It could possibly be argued that the following may contain "spoilers".

Eyes Wide Shut unfairly bears a burden of high-expectations being, as it is, Stanley Kubrick’s swan song.  It was met upon its initial release with disappointment and scorn (“A stiff” – David Denby); for many critics it didn’t adequately sum up or live up to the director’s career, who passed away after filming but before the film’s public release.  It remains poorly received, according to my benchmark for general critical consensus, Videohound’s Golden Movie Retriever, which affords it a mere two bones (out of four possible bones) and calls it “less than compelling.”  While it would be impossible to argue that the film should be exalted to the rank of Kubrick’s finest, it is nevertheless a great film and a worthy entry into the Kubrick canon.

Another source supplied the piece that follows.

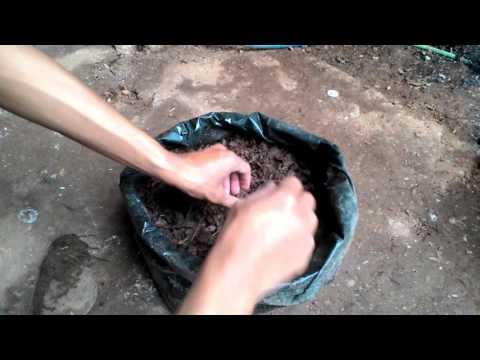 Video PANEN MAKSIMAL - tanam Jahe dengan sistem Vertikultur di polybag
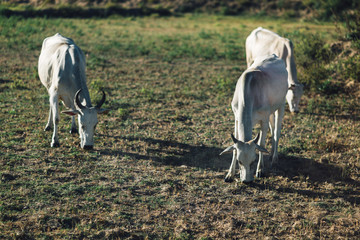 two white cow eatting grass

Eyes Wide Shut is a very difficult picture and suffers from rampant critical misunderstanding; at first, many of its most potent virtues can come across as its most repellent features (eg. the use of sound stages rather than locations, the lack of a clear distinction between what’s real and what’s imaginary.)  Steven Spielberg opines, in an interview on the DVD’s special features, that any Kubrick film demands repeated viewings.  He confesses he initially found The Shining disappointing, but since it has become one of his favorite films, although Spielberg seems like the kind of guy who has a thousand “favorite films”.  Thus, I encourage anyone who has responded to the film with discontent to re-examine it and discover it for the masterpiece that it is.

It’s the finest exploration of sexual jealousy and insecurity I have ever seen, notable not only for its captivating psychosexual mystery but also for its astonishing visual construction.  Kubrick and his crew certainly live up to the visual standards set in his previous films in terms of lighting (the early scene at the Christmas party is perhaps the best-lit in film history), set design, and camera movement.  Kubrick is able to construct an inimitable visual elegance on the screen that reminds any jaded filmgoer of just how marvelous the movies can be.  It’s best expressed in his peerless mastery of the dissolve, which he used throughout his improlific career to great, graceful effect.  Showing just what a true master of film he was, he’s able to express more in a single transition than many directors could with an entire sequence.


Tom Cruise plays Bill, a well-to-do doctor in a banal, bourgeois marriage to Alice (Nicole Kidman).  When the security of his matrimony, and more importantly his masculinity, is threatened by his wife’s stoned confession of sexual desire for another man, Bill takes off into the night in search of reassurance in the form of a series of adventurous sexual escapades.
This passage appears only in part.